Technological Barriers - In the developing countries, the lack of an adequate infra-structure -- communications, logis-tical support, availability of consultation services -- is an almost insurmountable barrier. Failure to conform to standards or, in some cases, a lack of them is a technological barrier. Failure to meet stated goals in technological development, with respect to both time of delivery and functional capabilities, has been a continuing problem. Clearly it sets a barrier to future development that depends upon availability of a technology.

Governmental Barriers - Import restrictions, taxation policies, bureaucratic proce-dures -- each of these is an example of a governmental barrier. Many of these are subject to the winds of politics, but others -- such as import restrictions -- are built into not only governmental policy but national economic structures.

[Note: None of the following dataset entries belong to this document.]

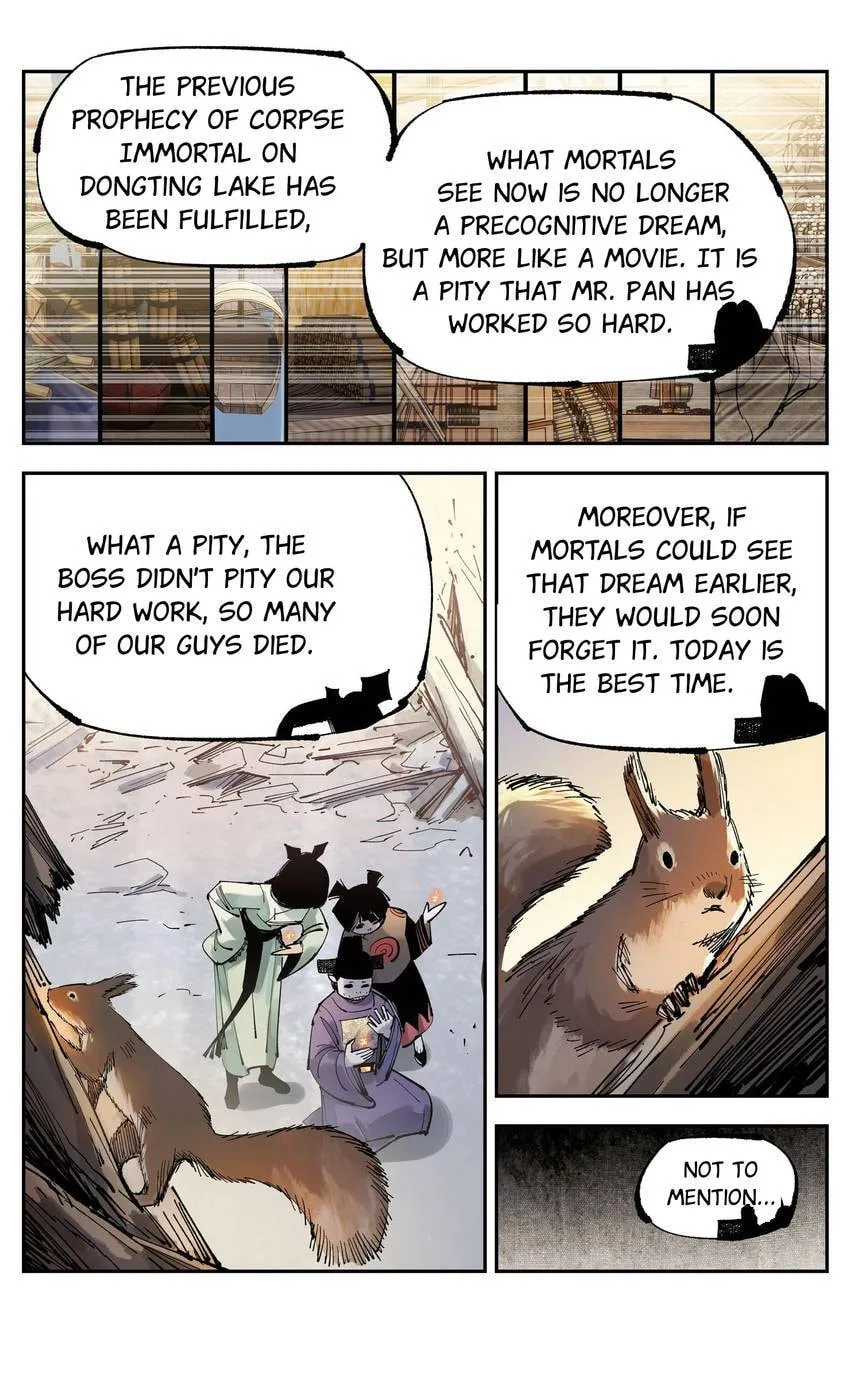 Read Deadman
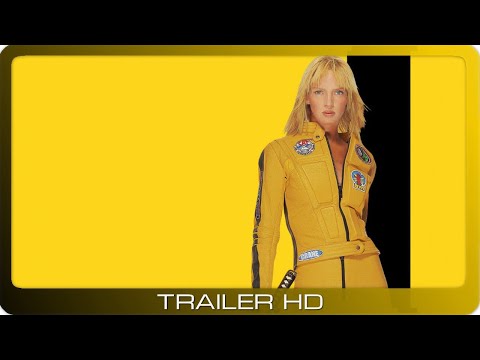 Trailer-Vorschaubild zu Kill Bill - Volume 1
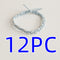 Azul 12 Peças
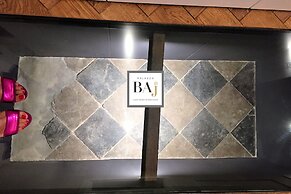 Palazzo Baj in Trastevere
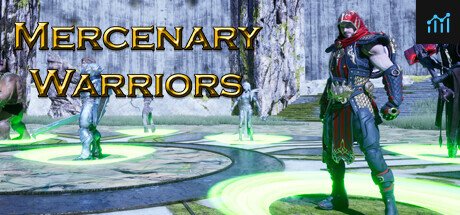 Mercenary Warriors PC Specs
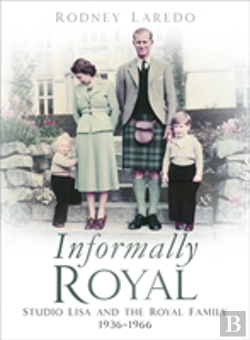 Bertrand.pt - Informally Royal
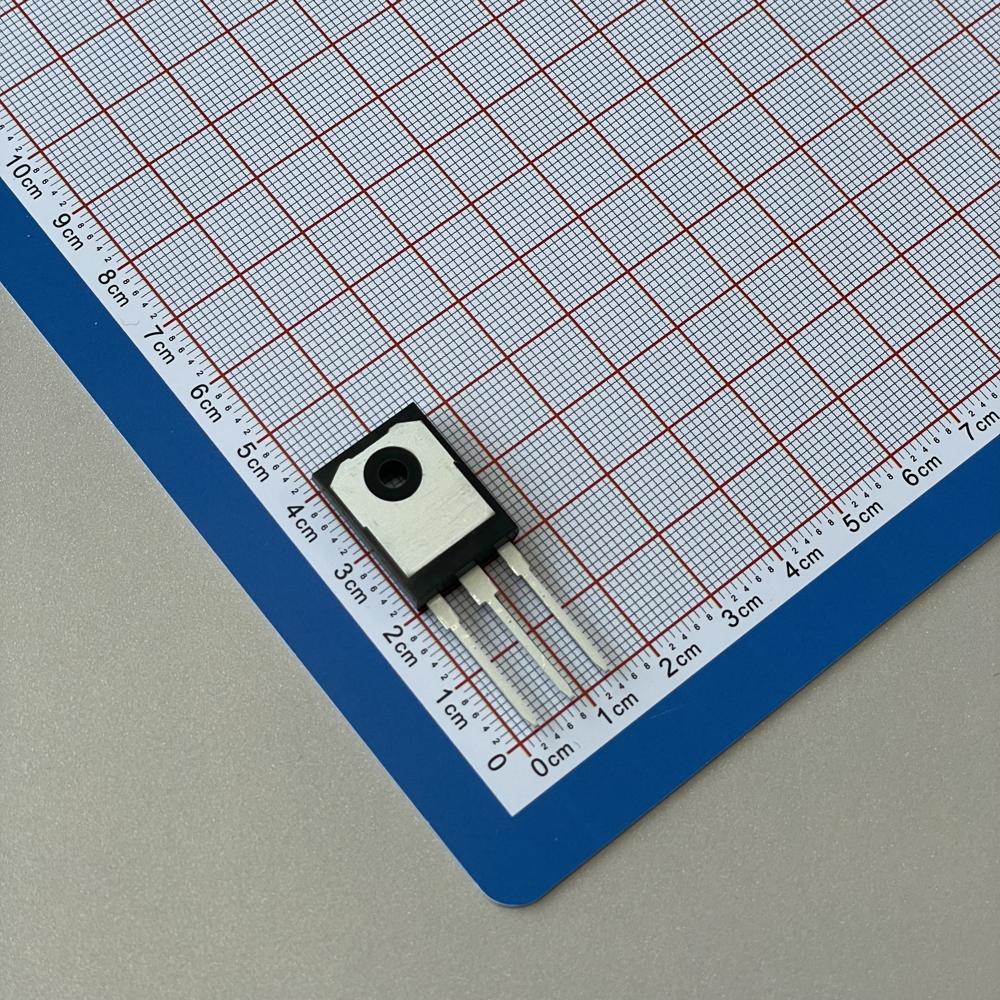 Ssw85r105sfd Metal Oxide Semiconductor - Features: Premium Quality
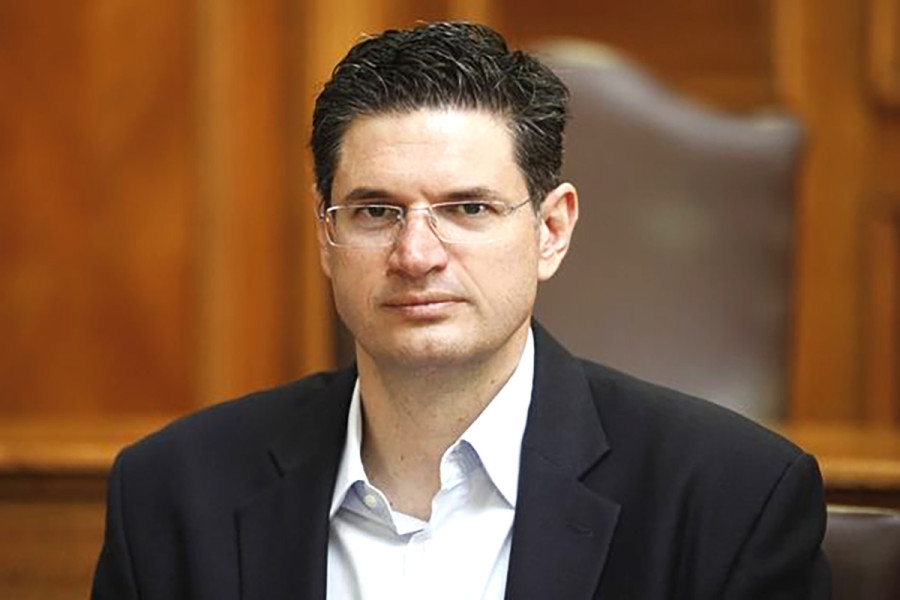 Καλαματιανός: «Μια ακόμη ομολογία κυβερνητικής αποτυχίας στην καταβολή των αγροτικών ενισχύσεων»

Individual Barriers - A critical barrier is the differential use made of any kind of information resource. Some faculty, recognizing the value of information to their research and teaching, will be heavy users of libraries, computers, and other kinds of information source; other faculty will make no use of them, depending solely on their own work. Inertia will always be a barrier for the individual. The resource may be there, but it takes effort to use it, and for many that effort will not be made. The technologies are complicated to use, and require knowledge and facility in use. That facility, even once gained, is easy to lose unless there is continual use; for most faculty, usage will be sporadic with the result that the technology must be repeatedly re-learned.

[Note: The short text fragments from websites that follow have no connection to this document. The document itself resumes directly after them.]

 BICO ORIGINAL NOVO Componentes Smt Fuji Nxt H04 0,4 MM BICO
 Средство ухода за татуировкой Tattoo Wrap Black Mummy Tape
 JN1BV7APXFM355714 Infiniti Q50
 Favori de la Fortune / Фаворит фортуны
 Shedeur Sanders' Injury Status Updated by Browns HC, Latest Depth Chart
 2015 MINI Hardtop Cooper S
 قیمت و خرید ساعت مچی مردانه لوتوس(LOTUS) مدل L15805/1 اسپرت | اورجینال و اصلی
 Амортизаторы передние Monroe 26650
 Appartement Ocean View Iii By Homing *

Library Barriers - The development of expertise in the management and use of these technologies is a most significant barrier, though it is one that the profession can deal with. We need to develop com-ponents of our professional curricula and of continuing education programs that will provide the librarian with the skills require to make the contributions I have identified. Of all of the barriers, this is the one most easily removed provided we recognize the need to move forward.

6. CONCLUSION

In conclusion, I will simply state that digitized images are a medium of communication of information that is now of critical importance to research, scholarship, education, engineering, industrial management, governmental operations; as time goes on it will be of increasing importance to users in these fields. They should see the library as a means for meeting their needs in access to and use of this medium, and the librarian should be ready and able to provide assistance to them. That means that library education should being now to provide the technical tools that the librarians will need to fulfill their obligations.